While many things such as diet, caffeine, heat and stress are known to trigger hot flashes, the underlying cause is known to be a decrease of estrogen in the body. While the general mechanisms of the hot flash can be explained, the reason why less estrogen causes this instability of the body's thermostat is less certain. And, the more rapid the drop of estrogen, the more severe the hot flashes tend to be. A very slow transition into menopause often is associated with less problems than that of a more rapid one, such as may be seen with surgery and removal of the ovaries. So, while we know what is going on, we do not know exactly why it is going on; which is of little comfort when a woman is plagued with severe symptoms.

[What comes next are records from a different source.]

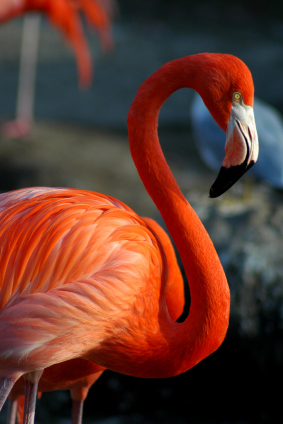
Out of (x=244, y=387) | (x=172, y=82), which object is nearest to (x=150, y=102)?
(x=172, y=82)

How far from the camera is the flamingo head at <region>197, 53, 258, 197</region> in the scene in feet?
4.36

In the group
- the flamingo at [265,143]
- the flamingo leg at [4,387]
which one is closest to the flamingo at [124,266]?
the flamingo leg at [4,387]

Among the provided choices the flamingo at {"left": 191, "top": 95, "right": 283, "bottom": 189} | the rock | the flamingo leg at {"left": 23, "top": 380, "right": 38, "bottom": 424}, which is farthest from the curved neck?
the flamingo at {"left": 191, "top": 95, "right": 283, "bottom": 189}

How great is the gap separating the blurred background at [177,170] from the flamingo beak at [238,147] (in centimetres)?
134

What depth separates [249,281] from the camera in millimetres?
2570

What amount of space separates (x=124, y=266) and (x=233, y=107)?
1.74 feet

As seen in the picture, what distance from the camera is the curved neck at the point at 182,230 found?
1.42 metres

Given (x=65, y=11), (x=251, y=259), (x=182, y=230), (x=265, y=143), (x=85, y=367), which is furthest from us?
(x=65, y=11)

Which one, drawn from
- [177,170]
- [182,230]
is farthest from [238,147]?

It is also thought that hot flashes that occur during the night cause many of the problems with sleep disturbance. The hot flash may not entirely wake a woman up, but causes enough of a disturbance in her body to interrupt the restful part of her sleep. It is like someone is gently but repeatedly shaking her throughout the night, just enough to nearly but not quite awaken her! When this occurs over and over throughout the night, then no wonder she gets up still feeling tired. She feels exhausted and fatigued during the day, and cannot understand it because she "sleeps" a normal amount of hours during the night. Unfortunately, it is not a restful or continuous sleep, being broken up by hot flashes without the woman knowing or entirely waking up. This situation probably also contributes to the increased irritability that a women will note during the menopausal and perimenopausal years. Certainly if a woman does not rest well at night, then she does not feel good during the rest of the day.
As for treatment of the hot flashes, there are numerous approaches to resolving or working with them. Replacement of estrogen is generally recognized as the most effective way to stop them, a treatment that certainly makes sense as hot flashes seem to be caused by a drop in a woman's estrogen. Other hormones such as progesterone may also help to alleviate them, and in addition there are many homeopathic remedies and substances that may provide some relief. Often life style changes consisting of such things as increased exercise and dietary changes are recommended and may help. Other approaches such as biofeedback and stress reduction techniques have been shown to provide some decrease in the frequency and intensity. The overall approach to the treatment of hot flashes is beyond the scope of this article, but there are many approaches to working and dealing with them, depending both on the severity of the hot flashes as well as a woman's preferences in managing these symptoms in this phase of her life.